FALLECIMIENTO

Carlos Adjemiantz: buen viaje, te vamos a extrañar

En ocasión del fallecimiento de Carlos Adjemiantz, Glenda, su hija, honra la memoria de su padre, al tiempo que lo recuerda como un gran precursor del sector.

Se apagó el faro que iluminó mi vida personal y profesional: se ha ido mi padre, Carlos Adjemiantz. Enérgico, vital, carismático, decidido, valiente… Y, como incansable trabajador siempre fue un hombre inquieto, curioso, positivo, visionario, innovador. En 2020, en plena pandemia, tuve la oportunidad de entrevistarlo online para que me relatara su vida. Con este mismo objetivo me contacté con empleados, proveedores, agentes de viajes y colegas de la industria, para pedirles que nutrieran con sus propios recuerdos la figura de mi padre. Durante dos horas de videos y decenas de testimonios, encontré relatos curiosos, experiencias graciosas, mucho reconocimiento, también agradecimiento y emoción.

Me recordaron los manuales de Travelclub, cuando Internet no existía, y el único material completo de ventas que tenían los agentes de viajes de Argentina estaba entre esas páginas. Los eficientes procesos internos de ventas y confirmaciones de paquetes aeroterrestres con avanzados sistemas informáticos, precursores de las confirmaciones online, Travelnet.
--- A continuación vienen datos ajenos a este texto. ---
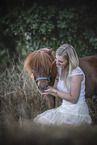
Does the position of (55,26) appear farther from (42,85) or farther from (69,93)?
(69,93)

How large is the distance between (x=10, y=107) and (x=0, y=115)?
23cm

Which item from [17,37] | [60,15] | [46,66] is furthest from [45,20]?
[46,66]

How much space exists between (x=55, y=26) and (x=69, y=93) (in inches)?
112

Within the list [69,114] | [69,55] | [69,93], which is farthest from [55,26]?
[69,114]

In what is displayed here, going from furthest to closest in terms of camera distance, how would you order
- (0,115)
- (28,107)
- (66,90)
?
(28,107) → (0,115) → (66,90)

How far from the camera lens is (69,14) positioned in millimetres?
3572

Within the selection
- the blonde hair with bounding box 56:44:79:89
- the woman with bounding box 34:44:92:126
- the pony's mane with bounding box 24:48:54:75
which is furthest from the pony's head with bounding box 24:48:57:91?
the blonde hair with bounding box 56:44:79:89

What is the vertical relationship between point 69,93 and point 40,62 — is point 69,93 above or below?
below

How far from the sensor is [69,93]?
158cm

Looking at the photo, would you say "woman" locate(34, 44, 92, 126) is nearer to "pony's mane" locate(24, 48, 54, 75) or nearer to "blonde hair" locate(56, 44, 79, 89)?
"blonde hair" locate(56, 44, 79, 89)

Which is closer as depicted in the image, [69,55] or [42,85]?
[69,55]

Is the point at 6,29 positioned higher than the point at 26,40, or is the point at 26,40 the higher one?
the point at 6,29

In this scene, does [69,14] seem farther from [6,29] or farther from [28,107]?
[28,107]

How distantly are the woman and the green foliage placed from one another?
6.69 feet
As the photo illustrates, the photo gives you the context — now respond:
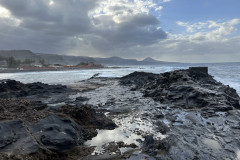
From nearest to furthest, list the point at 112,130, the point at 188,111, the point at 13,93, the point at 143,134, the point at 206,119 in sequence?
the point at 143,134 < the point at 112,130 < the point at 206,119 < the point at 188,111 < the point at 13,93

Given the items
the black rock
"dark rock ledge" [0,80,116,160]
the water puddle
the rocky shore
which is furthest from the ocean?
the black rock

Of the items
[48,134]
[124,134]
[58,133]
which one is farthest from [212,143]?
[48,134]

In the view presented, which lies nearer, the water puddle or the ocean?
the water puddle

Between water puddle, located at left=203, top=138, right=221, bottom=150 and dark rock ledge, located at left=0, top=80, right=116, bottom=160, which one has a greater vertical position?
dark rock ledge, located at left=0, top=80, right=116, bottom=160

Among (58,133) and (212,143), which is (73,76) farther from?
(212,143)

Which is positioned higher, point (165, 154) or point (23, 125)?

Los asados en el Club House de la oficina, donde se agasajaba a clientes y proveedores.

Como empresario, Carlos Adjemiantz asumió grandes riesgos en operaciones chárter, que llevaron a miles de argentinos en vuelos directos a México, Cuba, República Dominicana, Miami, Canarias o Madrid. Su enfoque fue siempre muy claro: proteger la distribución de ventas de servicios turísticos a través de los agentes de viajes de Argentina: el Travel Leaders Club. Y no escatimó esfuerzos en ese objetivo. Con inteligencia, visión y liderazgo, organizó seminarios, capacitaciones y grandes eventos, como los Travel Show, o innumerables viajes a Cancún, Acapulco, Puerto Vallarta, Habana, Varadero, Punta Cana, Miami, Orlando, Canarias y Europa, para que miles de agentes pudieran familiarizarse con los destinos.

Mi padre nunca se arrepintió de ninguna de las decisiones que tomó. Generó siempre un gran respeto entre los suyos y, como todo adelantado a su tiempo, tuvo muchos seguidores y también detractores de cortas miras. Todo muy humano. Nunca le importó, sabía quién era, sabía lo que le había costado, como inmigrante francés de origen armenio, construir desde la nada una gran empresa como Travelclub. Fue un hombre hecho a sí mismo, generoso y solidario, que influyó en la vida de muchos, dándoles la oportunidad de aprender a su lado. Un hombre que marcó un camino, que definió, con su impulso innovador y su visión, un antes y un después del turismo en Argentina.

Un amigo y colega agente de viajes lamentaba con sabias palabras que Argentina no hubiera estado preparada para un proyecto como el de Travelclub. Tenía razón. La visión de Carlos Adjemiantz fue demasiado grande. Durante el "corralito" perdió la empresa que con tanto sacrificio había construido, perdió a sus hijos, que emigramos a México y España, luego la salud y la vida. Lo dio todo y lo perdió.

Carlos Adjemiantz, ejemplar padre y esposo, vivió una vida plena, intensa, una vida que mereció ser vivida. Tuvo un sueño y lo tocó con sus manos. Nadie puede arrebatarle lo que fue, porque ahí donde esté, sonriente y sereno, estará ya organizando otro Travel Show, con globos rojos y azules, buenos puros y mucho champagne francés.

Respeto por su figura y un momento de silencio y oración para honrar su memoria. Gracias por tanto, te vamos a extrañar mucho. Buen viaje, papi.